Mais plus encore, le nouveau port d’Aigues-Mortes situé près d’un ancien bras du Rhône restera en communication avec cet indispensable axe fluvial rhodanien. Plusieurs canaux de liaisons fleuve/étangs seront creusés et entretenus pour relier Aigues-mortes au port de Saint-Gilles. Ce seront notamment les roubines Rosanal (repère 4) et Raymond (repère 3) qui joueront un rôle essentiel dans l’acheminement des matériaux de construction, des vivres et d’une partie des armées. Ce sujet a fait l’objet de la présentation de Louis Borel.
Pour l’accès à la mer il y aura enfin le creusement du canal Viel dont on ne connaît pas la date exacte. Mais selon le géologue Alain L’Homer cette voie d’eau ne peut être un ancien méandre du Rhône comme certains l’ont prétendu. Elle a été creusée de main d’homme pour relier l’étang de la Marette à la mer. Les barges de cantier l’emprunteront pour rejoindre les nefs stationnant dans la rade du Repausset, où appareillèrent les flottes de Thibaut de Champagne (1239), celles des deux croisades de Saint Louis (1248 et 1239), et très probablement aussi celle de Philippe III le Hardi lors son expédition contre le roi d’Aragon (1285) qui motivera l’ouverture du nouveau passage de La Peyrade ( voir carte ci-dessous). Le rivage nord-ouest de la rade du Repausset au débouché du canal Viel, n’a que peu évolué entre 1280 et sa représentation sur des cartes anciennes, antérieures à la dérivation du Vidourle.

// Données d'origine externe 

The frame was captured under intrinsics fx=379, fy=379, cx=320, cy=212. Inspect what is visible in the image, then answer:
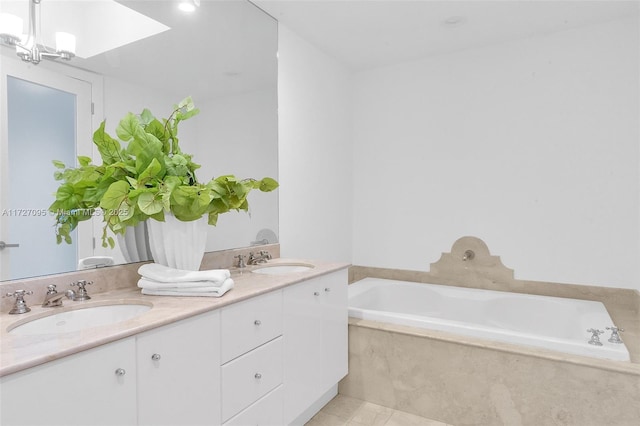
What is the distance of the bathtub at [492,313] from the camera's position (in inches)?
78.8

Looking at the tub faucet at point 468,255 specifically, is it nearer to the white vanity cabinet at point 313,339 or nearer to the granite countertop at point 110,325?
the white vanity cabinet at point 313,339

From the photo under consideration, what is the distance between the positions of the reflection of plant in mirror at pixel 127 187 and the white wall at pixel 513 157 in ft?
7.07

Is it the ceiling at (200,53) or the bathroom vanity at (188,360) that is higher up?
the ceiling at (200,53)

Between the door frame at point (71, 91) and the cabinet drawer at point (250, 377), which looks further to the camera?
the cabinet drawer at point (250, 377)

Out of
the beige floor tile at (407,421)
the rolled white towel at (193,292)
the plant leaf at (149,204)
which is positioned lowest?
the beige floor tile at (407,421)

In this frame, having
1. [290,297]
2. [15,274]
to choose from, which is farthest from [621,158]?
[15,274]

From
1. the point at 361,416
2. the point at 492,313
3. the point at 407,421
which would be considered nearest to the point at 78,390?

Sans les projets de croisades de Louis IX, la citadelle d’Aigues-Mortes n’aurait jamais existé dans la configuration que nous lui connaissons. Et loin de s’arrêter au XIIIe siècle le port d’Aigues-Mortes restera actif jusqu’aux XIVe, XVe et début du XVIe siècles. Non pas cette fois pour des transports de troupes ou de pondéreux, mais essentiellement pour des escales de galères de faible tirant d’eau et transportant des épices, étoffes ou autres articles de valeur en concurrence avec le port de Lattes dépendant des Consuls de Montpellier. Dans sa présentation, Philippe Rigaud a dressé un inventaire des principaux types de navires qui faisaient escale à Aigues-Mortes, au rang desquels on comptait des grandes galères vénitiennes ainsi que des caraques catalanes.